# Source text
---*---

Look, I have all the respect in the world for the private freebooters who run the tech world. I’ve worked with some of them in DC. In fact, you’re probably reading this on a social media platform made possible by their risk and innovation. Bully for them. Their success story is very American.
But there comes a time, like the banks and the firms in 2008 that should have been left to fail, that companies become too big and thus begin a process of overreach and sclerosis. Some, like Facebook, start to amass too much power in very few hands. Yes, government should think long and hard before interfering in the free market in any way. However, given the blithe arrogance of Cook of Apple, Dorsey of Twitter, and Zuckerberg of Facebook when faced with legitimate issues of bias and concentration of power, they have brought the anti-trust nemesis upon themselves.
Break them up.
I know, I know. They are private concerns and so I should just butt out unless I have a stake in the firm. It is a slippery slope, I’m told. Well, we’ve been down that slope since Theodore Roosevelt and the results have not been all tragic. Agreed, hardly a ringing endorsement. However, the breakup of the Bell system —yes many of us remember when there was only one phone company you paid one bill to and that supplied your phones— set the stage for the amazing amount of communications options we have today. Would Ma Bell have brought the same tech advances? Unlikely, as competition makes everyone better.
Interestingly enough, yesterday Apple took a hit in front of the SCOTUS and Brett Kavanaugh voted against them.
That won’t go over well at West Coast hipster boardrooms, for when it comes to genuinely dealing with credible threats to their monopolies the tech boys have been as subtle as Carthaginian pediatric practices.
Given his investment in China, Tim Cook should know the Maoist phrase, “Let a hundred flowers blossom.” By that line in 1957, the canny murderous Chicom honcho was falsely asking for criticism so he could then chop off the heads of the critics.
CEO decapitations may be a remedy a squinch too strong for the tech giants. But a breakup of their bloated empires will undoubtedly do consumers (andin the long run perhaps the leviathans as well) a world of good.

---*---

# Data for review
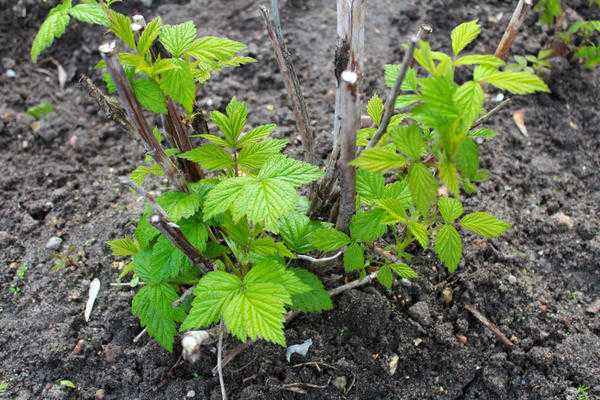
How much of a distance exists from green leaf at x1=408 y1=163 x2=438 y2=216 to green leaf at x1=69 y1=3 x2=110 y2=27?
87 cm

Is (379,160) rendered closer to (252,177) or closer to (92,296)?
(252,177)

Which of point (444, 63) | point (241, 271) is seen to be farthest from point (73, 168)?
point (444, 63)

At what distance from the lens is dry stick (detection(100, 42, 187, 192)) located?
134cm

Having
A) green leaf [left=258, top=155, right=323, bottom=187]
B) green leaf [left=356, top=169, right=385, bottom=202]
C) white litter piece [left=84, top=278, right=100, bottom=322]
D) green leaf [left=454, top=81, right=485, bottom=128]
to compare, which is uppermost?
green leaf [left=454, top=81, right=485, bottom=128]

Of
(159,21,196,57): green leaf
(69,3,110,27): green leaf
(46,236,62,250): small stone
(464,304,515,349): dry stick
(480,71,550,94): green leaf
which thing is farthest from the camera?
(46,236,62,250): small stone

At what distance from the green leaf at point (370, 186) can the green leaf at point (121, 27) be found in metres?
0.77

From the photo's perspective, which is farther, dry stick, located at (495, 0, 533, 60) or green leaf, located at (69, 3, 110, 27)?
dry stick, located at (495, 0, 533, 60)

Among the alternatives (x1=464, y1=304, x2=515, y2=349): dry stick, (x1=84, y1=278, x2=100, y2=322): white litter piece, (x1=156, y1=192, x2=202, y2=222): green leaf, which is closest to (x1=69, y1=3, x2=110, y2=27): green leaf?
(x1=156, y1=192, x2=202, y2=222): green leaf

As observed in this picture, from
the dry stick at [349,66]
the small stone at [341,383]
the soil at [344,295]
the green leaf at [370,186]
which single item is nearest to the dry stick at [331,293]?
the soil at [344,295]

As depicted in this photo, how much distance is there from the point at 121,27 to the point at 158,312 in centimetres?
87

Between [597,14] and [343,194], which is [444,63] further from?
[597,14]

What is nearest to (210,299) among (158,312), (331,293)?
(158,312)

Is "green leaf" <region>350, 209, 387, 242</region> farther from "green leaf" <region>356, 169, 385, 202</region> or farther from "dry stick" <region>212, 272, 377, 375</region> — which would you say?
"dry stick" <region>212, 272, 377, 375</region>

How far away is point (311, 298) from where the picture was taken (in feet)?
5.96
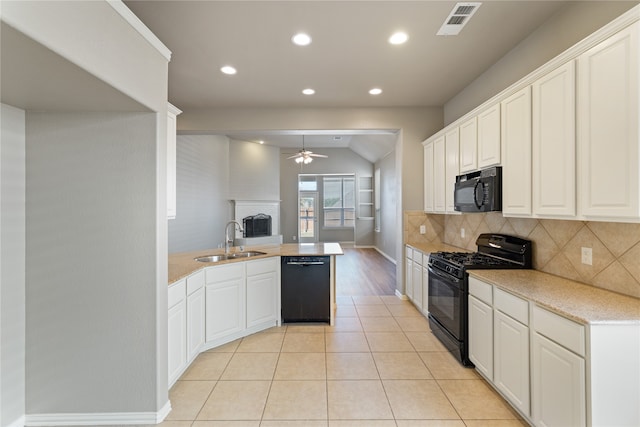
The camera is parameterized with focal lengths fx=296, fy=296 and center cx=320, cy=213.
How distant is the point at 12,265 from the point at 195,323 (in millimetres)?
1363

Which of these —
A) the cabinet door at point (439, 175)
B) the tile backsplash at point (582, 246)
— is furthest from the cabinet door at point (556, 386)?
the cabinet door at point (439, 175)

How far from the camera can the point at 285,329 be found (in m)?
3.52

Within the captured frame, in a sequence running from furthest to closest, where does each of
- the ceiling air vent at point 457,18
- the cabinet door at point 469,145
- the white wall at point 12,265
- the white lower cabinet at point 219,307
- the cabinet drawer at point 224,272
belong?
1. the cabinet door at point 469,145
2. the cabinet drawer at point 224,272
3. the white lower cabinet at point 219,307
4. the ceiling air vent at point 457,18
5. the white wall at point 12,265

---*---

Transcribe the part of the essay on breaking up the tech giants that begins at the words "Interestingly enough, yesterday" and stops after "of the critics.".

Interestingly enough, yesterday Apple took a hit in front of the SCOTUS and Brett Kavanaugh voted against them.
That won’t go over well at West Coast hipster boardrooms, for when it comes to genuinely dealing with credible threats to their monopolies the tech boys have been as subtle as Carthaginian pediatric practices.
Given his investment in China, Tim Cook should know the Maoist phrase, “Let a hundred flowers blossom.” By that line in 1957, the canny murderous Chicom honcho was falsely asking for criticism so he could then chop off the heads of the critics.